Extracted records
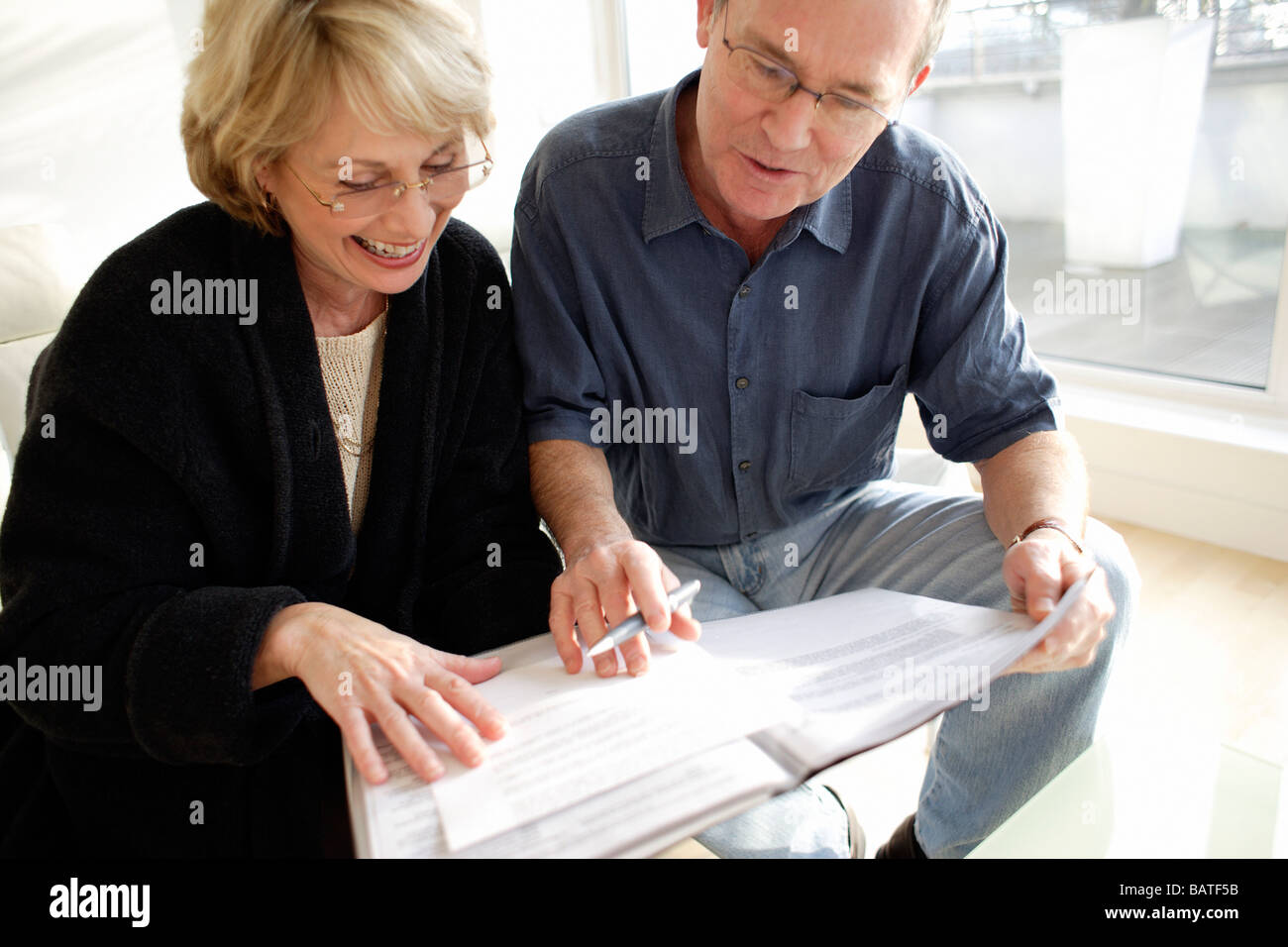 Couple signing forms. - Stock Image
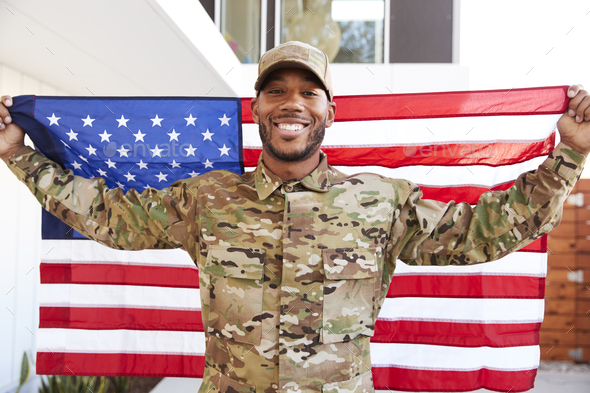 Millennial black soldier standing outside modern building holding US flag, Smiling  - Stock Photo - Images
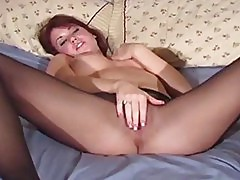 Vixen widens legs in pantyhose to expose vagina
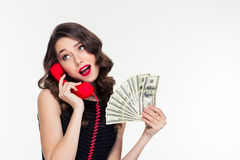 Attractive joyful curly female holding money and talking on telephone Stock Photo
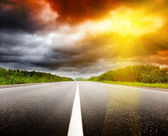 Sunset and road — Stock Photo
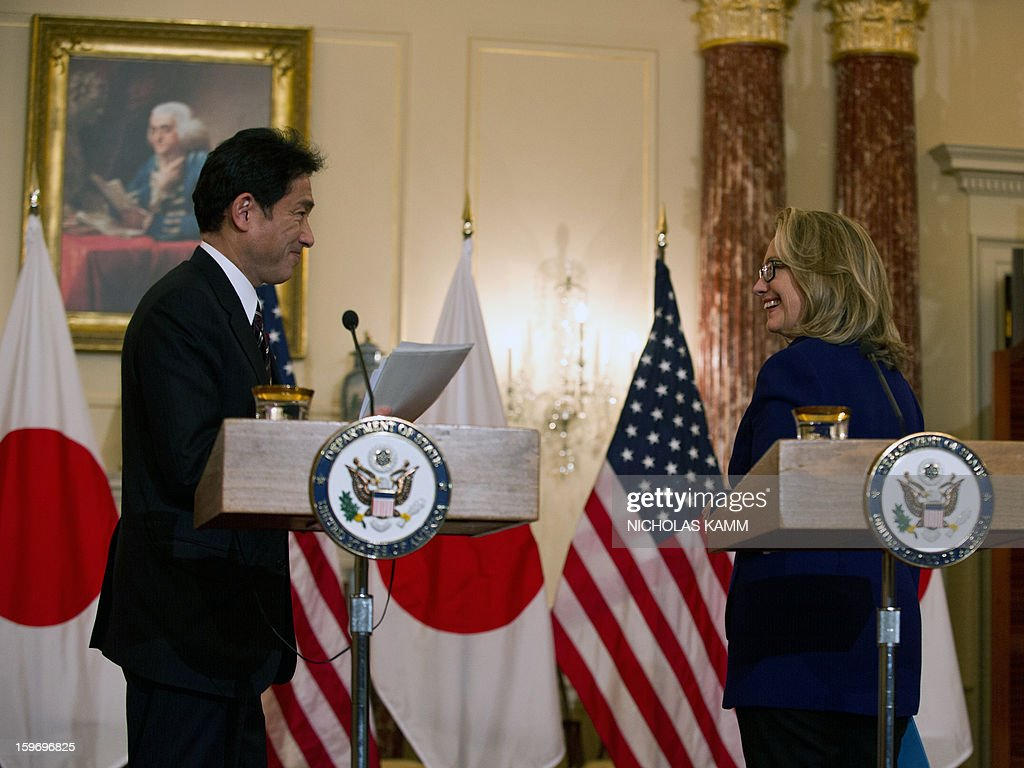US Secretary of State Hillary Clinton and Japanese Foreign Minister Fumio Kishida smile at each other after speaking to the press following talks at the State Department in Washington,DC on January 18, 2013. AFP PHOTO/Nicholas KAMM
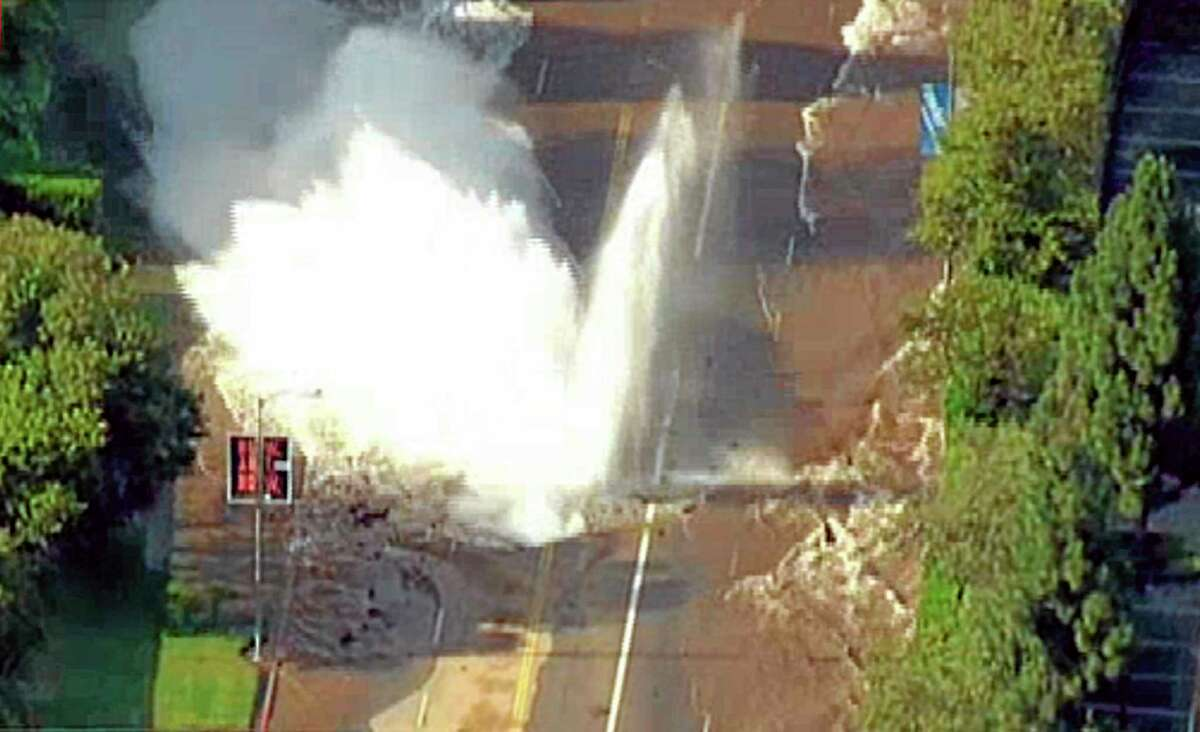 In this photo taken from video provided by nbc4la.com, water reaches into the air after a water main burst on Sunset Boulevard in Los Angeles near UCLA Tuesday, July 29, 2014. (AP Photo/nbc4la.com) MANDATORY CREDIT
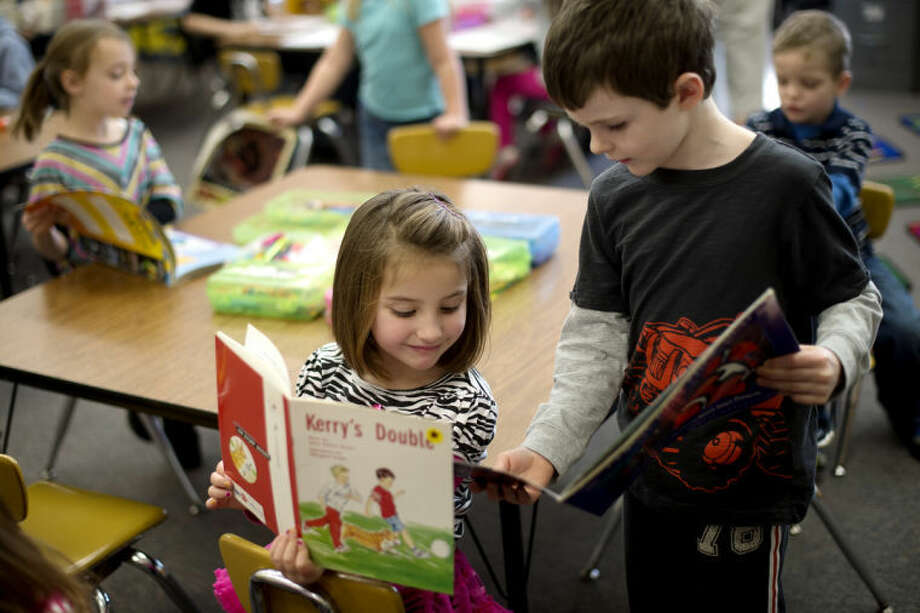 NICK KING | nking@mdn.net Plymouth Elementary kindergartner Trevor Murphy, right, shows off his book to classmate Emma Bornemann during class on Wednesday in Jenni Lyon's class. Photo: Nick King/Midland  Daily News
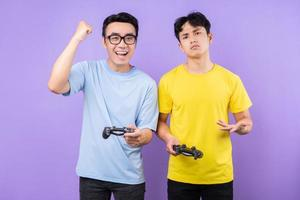 Two Asian brothers playing games together photo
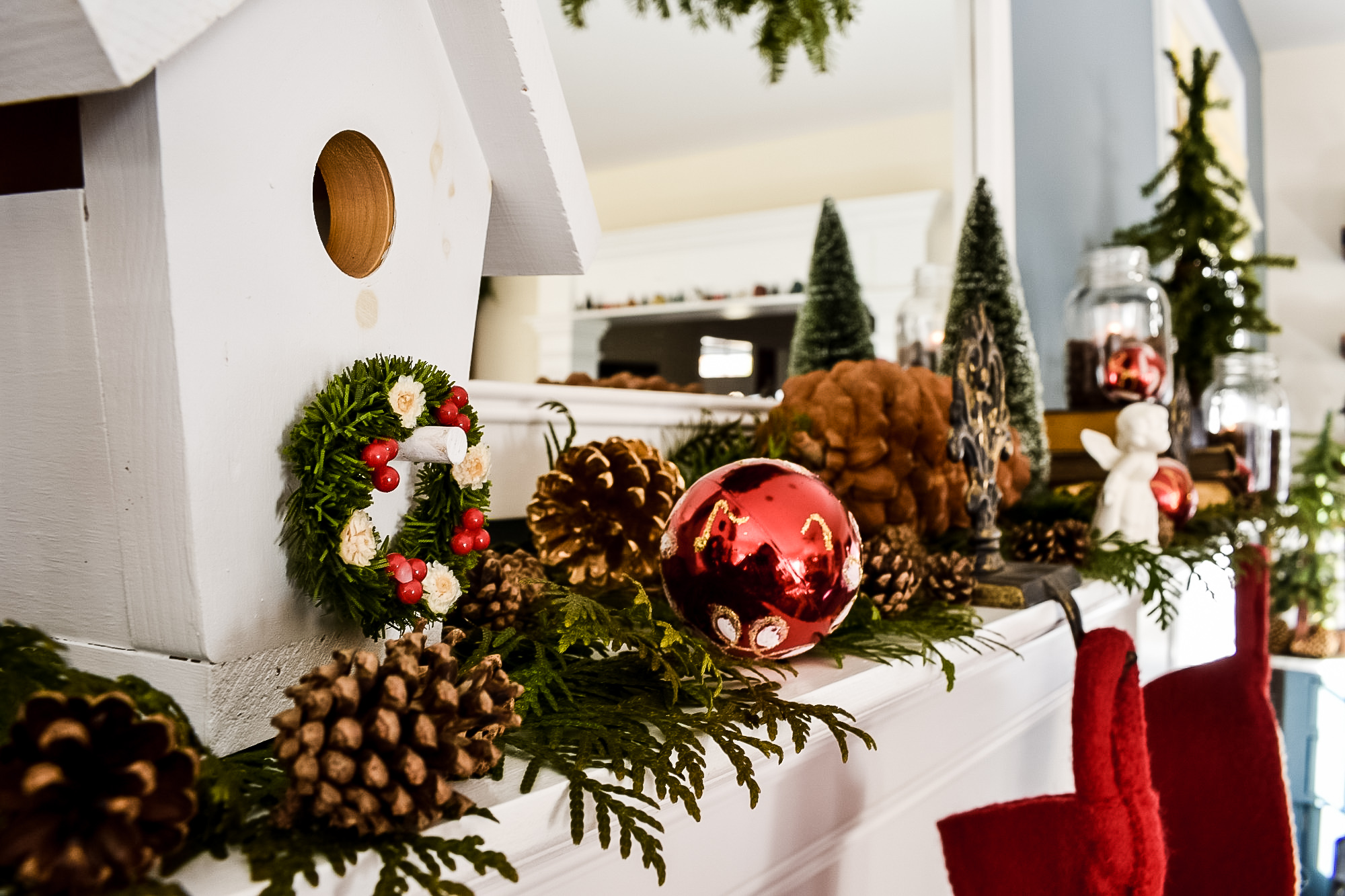 bird's house, pinecones, greenery and red ornaments on a Christmas mantel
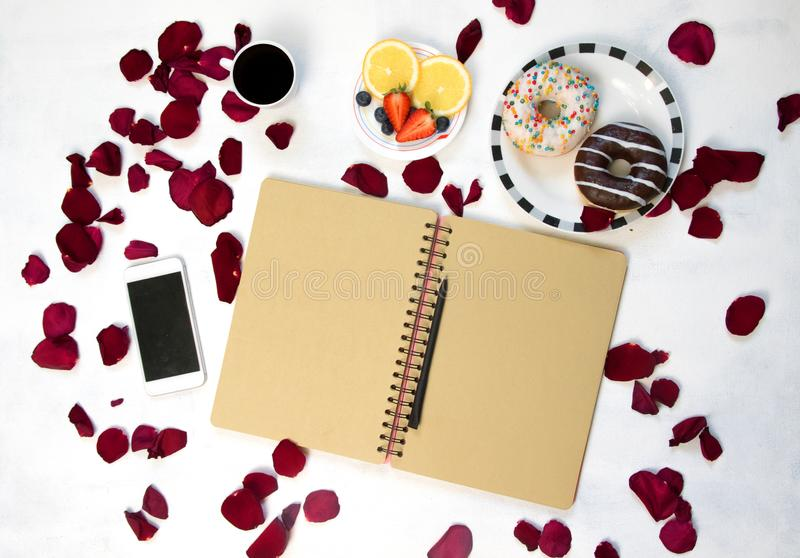 Morning Cup of coffee, empty notebook and roses flowers, fruits and donuts on white table from above. Cozy Breakfast royalty free stock image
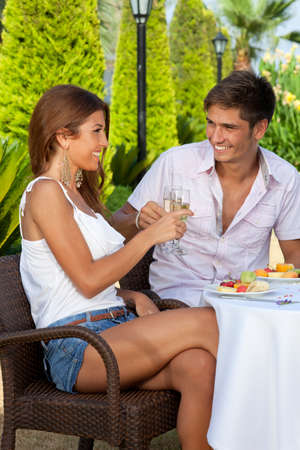 courting: Young couple in love toasting while having lunch outdoors in a warm day
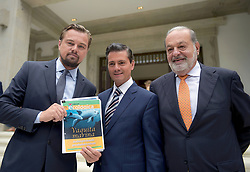 June 9, 2017 - Mexico City, DF, Mexico - Mexican President Enrique Pena Nieto, center, actor Leonardo DiCaprio and Mexican billionaire Carlos Slim discuss saving the Vaquita, a critically endangered porpoise native to Mexico's Gulf of California, at the presidential palace Los Pinos June 8, 2017 in Mexico City, Mexico. DiCaprio is joining forces with Pena Nieto and Slim to try and save the Vaquita from extinction. (Credit Image: © Julio Cesar Hernandez Reyes/Planet Pix via ZUMA Wire)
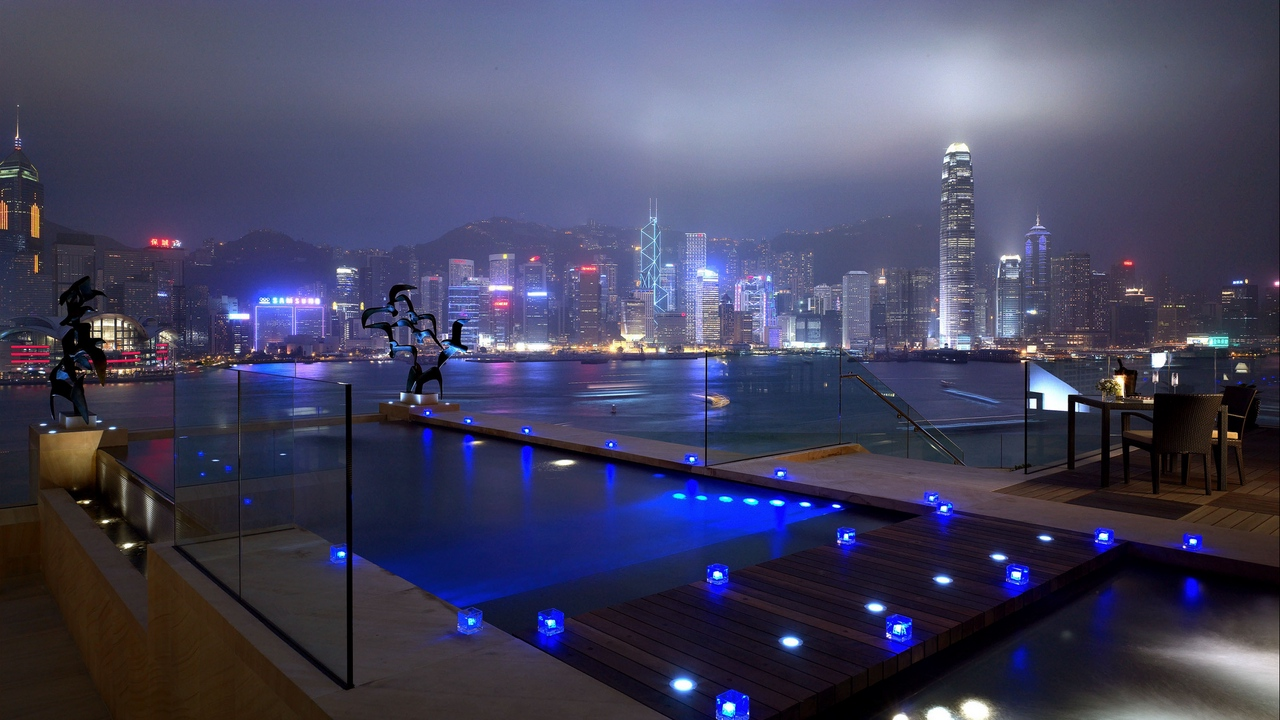 Preview wallpaper blue, city, houses, light, lights, night, pool, river, roads, skyscrapers, windows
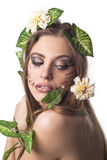 Attractive woman with leaves in her hair Stock Photos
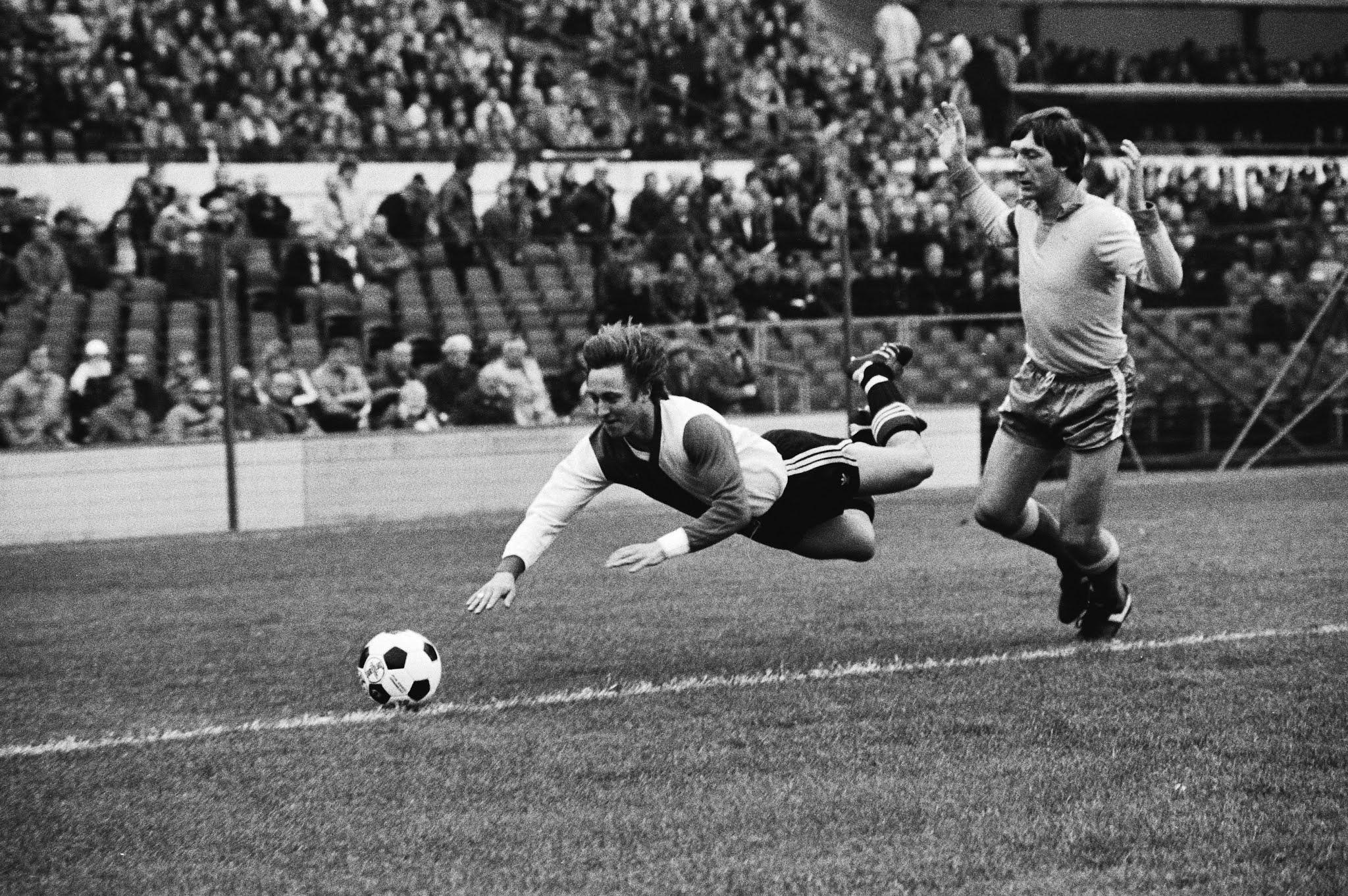 Roger Albertsen (Feyenoord) versiert een vrije trap tegen Joop Wildbret (FC Utrecht)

◆ Task prompt
All lines from the start of the entries above through the line containing "Sunset and road — Stock Photo" are to be given again exactly; the pictures are not.

◆ Answer space
 Couple signing forms. - Stock Image
 Millennial black soldier standing outside modern building holding US flag, Smiling  - Stock Photo - Images
 Vixen widens legs in pantyhose to expose vagina
 Attractive joyful curly female holding money and talking on telephone Stock Photo
 Sunset and road — Stock Photo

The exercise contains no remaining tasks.